France/attentat en 1974 : Carlos à nouveau condamné à la prison à vie
Ilich Ramirez Sanchez, 68 ans, était connu dans les années 1970 pour une série d'attaques terroristes pro-palestiniennes à travers le monde

Le Vénézuélien Ilich Ramirez Sanchez, dit Carlos, 68 ans, a été condamné jeudi en appel à Paris à la réclusion criminelle à perpétuité pour l’attentat meurtrier du Drugstore Publicis en 1974 dans la capitale française.
La figure du terrorisme « anti-impérialiste » des années 1970-80, qui a refusé de comparaître jeudi, a donc eu confirmation de la peine qui lui avait été infligée en mars 2017 pour avoir lancé une grenade dans le Drugstore Publicis, une galerie marchande parisienne, faisant deux morts et 37 blessés.
Après moins de deux heures de délibération, la cour d’assises spéciale, composée de magistrats professionnels en charge des crimes terroristes, a déclaré l’accusé « coupable ».
Près de 44 ans après les faits, en l’absence d’ADN ou d’aveux, l’avocat général Rémi Crosson du Cormier avait dit mercredi son « intime conviction » de la culpabilité de l’accusé.
« L’ensemble des éléments de l’enquête… permettent de dépasser le doute raisonnable » et désignent Carlos comme « l’auteur de l’attentat perpétré au Drugstore », pour le magistrat.
La défense du terroriste de la « résistance palestinienne » a dénoncé une « faillite de la justice », qui « n’a jamais suivi de piste alternative » à celle de la culpabilité de Carlos et condamné un homme en se fondant sur des preuves « fragiles » ou « manipulées ».
Me Francis Vuillemin avait appelé la cour à respecter « la loi du doute » qui doit profiter à l’accusé, « même s’il vous raconte des exécutions de sa main, même s’il est un tueur, même s’il a cet orgueil de décrire sa trajectoire d’une violence sans limite ».
Isabelle Coutant-Peyre, son avocate devenue sa compagne en détention, avait par avance dénoncé un procès qui « n’a pas de sens » et parié « à 100 % » sur une condamnation tant selon lui Carlos est « une enseigne, une marque commerciale, une franchise choisie par la police, par l’Etat français ».

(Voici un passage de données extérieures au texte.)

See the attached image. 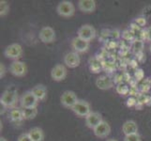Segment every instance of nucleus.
I'll list each match as a JSON object with an SVG mask.
<instances>
[{"label": "nucleus", "instance_id": "f3484780", "mask_svg": "<svg viewBox=\"0 0 151 141\" xmlns=\"http://www.w3.org/2000/svg\"><path fill=\"white\" fill-rule=\"evenodd\" d=\"M138 124L136 121H132V119H129V121H125L122 125V132L125 135L132 134L138 133Z\"/></svg>", "mask_w": 151, "mask_h": 141}, {"label": "nucleus", "instance_id": "c756f323", "mask_svg": "<svg viewBox=\"0 0 151 141\" xmlns=\"http://www.w3.org/2000/svg\"><path fill=\"white\" fill-rule=\"evenodd\" d=\"M134 77L137 81H141L144 79L145 77V72L142 69H137L134 72Z\"/></svg>", "mask_w": 151, "mask_h": 141}, {"label": "nucleus", "instance_id": "aec40b11", "mask_svg": "<svg viewBox=\"0 0 151 141\" xmlns=\"http://www.w3.org/2000/svg\"><path fill=\"white\" fill-rule=\"evenodd\" d=\"M88 64H89V70L93 74H98V72H100L103 68L102 62L96 56L91 57L89 59V62H88Z\"/></svg>", "mask_w": 151, "mask_h": 141}, {"label": "nucleus", "instance_id": "4be33fe9", "mask_svg": "<svg viewBox=\"0 0 151 141\" xmlns=\"http://www.w3.org/2000/svg\"><path fill=\"white\" fill-rule=\"evenodd\" d=\"M144 47H145L144 41L143 40H140V39H135L132 43V49L136 55L143 53Z\"/></svg>", "mask_w": 151, "mask_h": 141}, {"label": "nucleus", "instance_id": "2eb2a0df", "mask_svg": "<svg viewBox=\"0 0 151 141\" xmlns=\"http://www.w3.org/2000/svg\"><path fill=\"white\" fill-rule=\"evenodd\" d=\"M77 7L84 13H92L96 10L97 4L95 0H79Z\"/></svg>", "mask_w": 151, "mask_h": 141}, {"label": "nucleus", "instance_id": "cd10ccee", "mask_svg": "<svg viewBox=\"0 0 151 141\" xmlns=\"http://www.w3.org/2000/svg\"><path fill=\"white\" fill-rule=\"evenodd\" d=\"M133 23L134 24H136L138 27H145V25H147V18H145L144 16H139V17H137V18H135L134 20H133Z\"/></svg>", "mask_w": 151, "mask_h": 141}, {"label": "nucleus", "instance_id": "f704fd0d", "mask_svg": "<svg viewBox=\"0 0 151 141\" xmlns=\"http://www.w3.org/2000/svg\"><path fill=\"white\" fill-rule=\"evenodd\" d=\"M145 40L151 41V25L145 29Z\"/></svg>", "mask_w": 151, "mask_h": 141}, {"label": "nucleus", "instance_id": "4c0bfd02", "mask_svg": "<svg viewBox=\"0 0 151 141\" xmlns=\"http://www.w3.org/2000/svg\"><path fill=\"white\" fill-rule=\"evenodd\" d=\"M106 141H117L116 139H114V138H110V139H107Z\"/></svg>", "mask_w": 151, "mask_h": 141}, {"label": "nucleus", "instance_id": "c9c22d12", "mask_svg": "<svg viewBox=\"0 0 151 141\" xmlns=\"http://www.w3.org/2000/svg\"><path fill=\"white\" fill-rule=\"evenodd\" d=\"M6 74V67L3 63H0V78H2Z\"/></svg>", "mask_w": 151, "mask_h": 141}, {"label": "nucleus", "instance_id": "f257e3e1", "mask_svg": "<svg viewBox=\"0 0 151 141\" xmlns=\"http://www.w3.org/2000/svg\"><path fill=\"white\" fill-rule=\"evenodd\" d=\"M18 102V93L17 90L14 87H10L5 90L1 97H0V103L6 108H15V106Z\"/></svg>", "mask_w": 151, "mask_h": 141}, {"label": "nucleus", "instance_id": "b1692460", "mask_svg": "<svg viewBox=\"0 0 151 141\" xmlns=\"http://www.w3.org/2000/svg\"><path fill=\"white\" fill-rule=\"evenodd\" d=\"M116 90L118 94L125 96V95H127V94L129 93V90H129V87L127 84H125V83H123V82H120L116 85Z\"/></svg>", "mask_w": 151, "mask_h": 141}, {"label": "nucleus", "instance_id": "58836bf2", "mask_svg": "<svg viewBox=\"0 0 151 141\" xmlns=\"http://www.w3.org/2000/svg\"><path fill=\"white\" fill-rule=\"evenodd\" d=\"M149 52H150V54H151V44L149 45Z\"/></svg>", "mask_w": 151, "mask_h": 141}, {"label": "nucleus", "instance_id": "f8f14e48", "mask_svg": "<svg viewBox=\"0 0 151 141\" xmlns=\"http://www.w3.org/2000/svg\"><path fill=\"white\" fill-rule=\"evenodd\" d=\"M81 63V59L80 56L76 52L72 51V52H69L67 53L64 56V64L70 68V69H74V68H77Z\"/></svg>", "mask_w": 151, "mask_h": 141}, {"label": "nucleus", "instance_id": "7c9ffc66", "mask_svg": "<svg viewBox=\"0 0 151 141\" xmlns=\"http://www.w3.org/2000/svg\"><path fill=\"white\" fill-rule=\"evenodd\" d=\"M121 34H122V32H120L118 29H114V30H111L110 37L113 40H117V39H119L121 37Z\"/></svg>", "mask_w": 151, "mask_h": 141}, {"label": "nucleus", "instance_id": "393cba45", "mask_svg": "<svg viewBox=\"0 0 151 141\" xmlns=\"http://www.w3.org/2000/svg\"><path fill=\"white\" fill-rule=\"evenodd\" d=\"M9 10V4L6 0H1L0 1V16H5L7 15Z\"/></svg>", "mask_w": 151, "mask_h": 141}, {"label": "nucleus", "instance_id": "6ab92c4d", "mask_svg": "<svg viewBox=\"0 0 151 141\" xmlns=\"http://www.w3.org/2000/svg\"><path fill=\"white\" fill-rule=\"evenodd\" d=\"M9 119L12 122H16V123L23 121L24 119V114H23V109L19 108V107L12 108V110L9 111Z\"/></svg>", "mask_w": 151, "mask_h": 141}, {"label": "nucleus", "instance_id": "e433bc0d", "mask_svg": "<svg viewBox=\"0 0 151 141\" xmlns=\"http://www.w3.org/2000/svg\"><path fill=\"white\" fill-rule=\"evenodd\" d=\"M0 141H8L6 138H5V137H0Z\"/></svg>", "mask_w": 151, "mask_h": 141}, {"label": "nucleus", "instance_id": "20e7f679", "mask_svg": "<svg viewBox=\"0 0 151 141\" xmlns=\"http://www.w3.org/2000/svg\"><path fill=\"white\" fill-rule=\"evenodd\" d=\"M71 110L73 111V113L76 116L80 118H85V119L92 112L90 103L85 100H80V99L78 100L75 106L71 108Z\"/></svg>", "mask_w": 151, "mask_h": 141}, {"label": "nucleus", "instance_id": "ddd939ff", "mask_svg": "<svg viewBox=\"0 0 151 141\" xmlns=\"http://www.w3.org/2000/svg\"><path fill=\"white\" fill-rule=\"evenodd\" d=\"M102 119V116L99 113V112H95L92 111L88 116L86 118V125L87 128H89L91 130H94L99 124H100Z\"/></svg>", "mask_w": 151, "mask_h": 141}, {"label": "nucleus", "instance_id": "423d86ee", "mask_svg": "<svg viewBox=\"0 0 151 141\" xmlns=\"http://www.w3.org/2000/svg\"><path fill=\"white\" fill-rule=\"evenodd\" d=\"M39 100L36 96L33 94L31 90H27L23 93V95L20 98V104L22 108H32V107H37Z\"/></svg>", "mask_w": 151, "mask_h": 141}, {"label": "nucleus", "instance_id": "9d476101", "mask_svg": "<svg viewBox=\"0 0 151 141\" xmlns=\"http://www.w3.org/2000/svg\"><path fill=\"white\" fill-rule=\"evenodd\" d=\"M39 38L43 43H51L55 40V31L51 27H43L39 32Z\"/></svg>", "mask_w": 151, "mask_h": 141}, {"label": "nucleus", "instance_id": "6e6552de", "mask_svg": "<svg viewBox=\"0 0 151 141\" xmlns=\"http://www.w3.org/2000/svg\"><path fill=\"white\" fill-rule=\"evenodd\" d=\"M9 72L16 77H24L27 74V64L20 60L12 61L9 65Z\"/></svg>", "mask_w": 151, "mask_h": 141}, {"label": "nucleus", "instance_id": "5701e85b", "mask_svg": "<svg viewBox=\"0 0 151 141\" xmlns=\"http://www.w3.org/2000/svg\"><path fill=\"white\" fill-rule=\"evenodd\" d=\"M23 109V114H24V119H33L37 117L39 113L37 107H32V108H22Z\"/></svg>", "mask_w": 151, "mask_h": 141}, {"label": "nucleus", "instance_id": "7ed1b4c3", "mask_svg": "<svg viewBox=\"0 0 151 141\" xmlns=\"http://www.w3.org/2000/svg\"><path fill=\"white\" fill-rule=\"evenodd\" d=\"M24 53L23 47L19 43H12L8 45L4 50V56L7 59H12L13 61L19 60L20 57H22Z\"/></svg>", "mask_w": 151, "mask_h": 141}, {"label": "nucleus", "instance_id": "dca6fc26", "mask_svg": "<svg viewBox=\"0 0 151 141\" xmlns=\"http://www.w3.org/2000/svg\"><path fill=\"white\" fill-rule=\"evenodd\" d=\"M95 84L99 90H107L114 87V80L109 75H101L96 79Z\"/></svg>", "mask_w": 151, "mask_h": 141}, {"label": "nucleus", "instance_id": "0eeeda50", "mask_svg": "<svg viewBox=\"0 0 151 141\" xmlns=\"http://www.w3.org/2000/svg\"><path fill=\"white\" fill-rule=\"evenodd\" d=\"M78 100L79 99H78L75 92L71 90H66L60 96V103L66 108L71 109L76 104Z\"/></svg>", "mask_w": 151, "mask_h": 141}, {"label": "nucleus", "instance_id": "9b49d317", "mask_svg": "<svg viewBox=\"0 0 151 141\" xmlns=\"http://www.w3.org/2000/svg\"><path fill=\"white\" fill-rule=\"evenodd\" d=\"M71 48L76 53H86L89 49V41H86L79 37H75L71 40Z\"/></svg>", "mask_w": 151, "mask_h": 141}, {"label": "nucleus", "instance_id": "39448f33", "mask_svg": "<svg viewBox=\"0 0 151 141\" xmlns=\"http://www.w3.org/2000/svg\"><path fill=\"white\" fill-rule=\"evenodd\" d=\"M97 31L91 25H83L77 30V37H79L86 41H90L96 38Z\"/></svg>", "mask_w": 151, "mask_h": 141}, {"label": "nucleus", "instance_id": "a878e982", "mask_svg": "<svg viewBox=\"0 0 151 141\" xmlns=\"http://www.w3.org/2000/svg\"><path fill=\"white\" fill-rule=\"evenodd\" d=\"M135 33L133 32L132 30L131 29H126V30H124L122 34H121V37L124 39V40H135Z\"/></svg>", "mask_w": 151, "mask_h": 141}, {"label": "nucleus", "instance_id": "1a4fd4ad", "mask_svg": "<svg viewBox=\"0 0 151 141\" xmlns=\"http://www.w3.org/2000/svg\"><path fill=\"white\" fill-rule=\"evenodd\" d=\"M67 68L63 64H56L51 70V78L55 82H61L67 77Z\"/></svg>", "mask_w": 151, "mask_h": 141}, {"label": "nucleus", "instance_id": "bb28decb", "mask_svg": "<svg viewBox=\"0 0 151 141\" xmlns=\"http://www.w3.org/2000/svg\"><path fill=\"white\" fill-rule=\"evenodd\" d=\"M124 141H142V137L139 133H136V134L125 135Z\"/></svg>", "mask_w": 151, "mask_h": 141}, {"label": "nucleus", "instance_id": "72a5a7b5", "mask_svg": "<svg viewBox=\"0 0 151 141\" xmlns=\"http://www.w3.org/2000/svg\"><path fill=\"white\" fill-rule=\"evenodd\" d=\"M110 34H111V30H109V29H103L101 31V40H106L108 37H110Z\"/></svg>", "mask_w": 151, "mask_h": 141}, {"label": "nucleus", "instance_id": "2f4dec72", "mask_svg": "<svg viewBox=\"0 0 151 141\" xmlns=\"http://www.w3.org/2000/svg\"><path fill=\"white\" fill-rule=\"evenodd\" d=\"M17 141H33V140L31 139L28 133H24V134H21L19 135L18 138H17Z\"/></svg>", "mask_w": 151, "mask_h": 141}, {"label": "nucleus", "instance_id": "f03ea898", "mask_svg": "<svg viewBox=\"0 0 151 141\" xmlns=\"http://www.w3.org/2000/svg\"><path fill=\"white\" fill-rule=\"evenodd\" d=\"M56 12L61 17L70 18L72 17L75 13L74 4L69 0H63L58 3L56 7Z\"/></svg>", "mask_w": 151, "mask_h": 141}, {"label": "nucleus", "instance_id": "4468645a", "mask_svg": "<svg viewBox=\"0 0 151 141\" xmlns=\"http://www.w3.org/2000/svg\"><path fill=\"white\" fill-rule=\"evenodd\" d=\"M93 133L99 138H105L111 133V126L107 121H102L98 126L93 130Z\"/></svg>", "mask_w": 151, "mask_h": 141}, {"label": "nucleus", "instance_id": "a211bd4d", "mask_svg": "<svg viewBox=\"0 0 151 141\" xmlns=\"http://www.w3.org/2000/svg\"><path fill=\"white\" fill-rule=\"evenodd\" d=\"M31 91L39 101H44L47 97V88L44 85H36L32 87Z\"/></svg>", "mask_w": 151, "mask_h": 141}, {"label": "nucleus", "instance_id": "473e14b6", "mask_svg": "<svg viewBox=\"0 0 151 141\" xmlns=\"http://www.w3.org/2000/svg\"><path fill=\"white\" fill-rule=\"evenodd\" d=\"M142 16H144L145 18H149L151 16V6H147L145 7V9H143V14Z\"/></svg>", "mask_w": 151, "mask_h": 141}, {"label": "nucleus", "instance_id": "c85d7f7f", "mask_svg": "<svg viewBox=\"0 0 151 141\" xmlns=\"http://www.w3.org/2000/svg\"><path fill=\"white\" fill-rule=\"evenodd\" d=\"M126 104H127V106L128 107H134V106H136L137 107V104H138V100L135 97L133 96H131V97H129L128 98V100L126 102Z\"/></svg>", "mask_w": 151, "mask_h": 141}, {"label": "nucleus", "instance_id": "412c9836", "mask_svg": "<svg viewBox=\"0 0 151 141\" xmlns=\"http://www.w3.org/2000/svg\"><path fill=\"white\" fill-rule=\"evenodd\" d=\"M28 134L33 141H43L44 139V132L40 127H34L29 130Z\"/></svg>", "mask_w": 151, "mask_h": 141}]
</instances>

« Condamnation inacceptable »
La seule surprise aura été le renoncement de Carlos, qui se plaît tant à tisser lui-même sa légende, à ses « derniers mots », pour protester contre ses conditions de détention au palais de justice.
Lui qui a usé, parfois cinq heures durant, de cette dernière parole donnée à l’accusé que nul n’a le droit d’interrompre, a choisi de ne pas revenir à la tribune pour son dernier procès.
Ultime pouvoir, celui de se taire. Au risque de décevoir les avocats turcs venus d’Istanbul pour le soutenir, le représentant du parti communiste russe ou les étudiants en droit présents dans la salle.
L’attaque du Drugstore, qui « marque le début du parcours criminel de Carlos en France » selon l’accusation, a eu lieu le 15 septembre 1974 à Paris, à 17H10 : une grenade lancée par un homme depuis le restaurant en mezzanine du Drugstore avait explosé dans la galerie marchande en contrebas.
Pour l’accusation, cet attentat visait à faciliter la remise en liberté d’un Japonais arrêté à Orly, membre de l’Armée rouge japonaise. Ce mouvement était proche d’une branche du groupe terroriste Front populaire de libération de la Palestine (FPLP) dont Carlos était devenu l’un des bras armés en Europe.
La grenade jetée au Drugstore était, selon cette hypothèse, le moyen de pression choisi par Carlos pour accélérer la libération du révolutionnaire nippon. L’avocat général a rappelé que plusieurs témoignages étaient venus appuyer cette thèse, notamment celui d’un ancien compagnon d’armes repenti, Hans Joachim Klein, qui assure que Carlos lui a raconté avoir jeté une grenade.
Le magistrat a aussi estimé que le travail d’enquête avait permis de prouver que la grenade utilisée au Drugstore provenait « bien du même lot » volé en Allemagne que celles retrouvées chez une maîtresse de l’accusé et utilisées lors d’une prise d’otage à La Haye.
Il a également relevé la revendication de cette action par Carlos lui-même dans une interview parue fin 1979 dans le magazine El-Watan Al-Arabi. Entretien que l’intéressé a ensuite affirmé n’avoir jamais donné.
La défense avait, en vain, dénoncé la « manipulation » des preuves et ironisé sur la « mémoire magique de certains témoins ».
Ilich Ramirez Sanchez a cinq jours pour se pourvoir en cassation, un recours dont il usera « très probablement » ont déclaré ses avocats, après une « condamnation inacceptable ».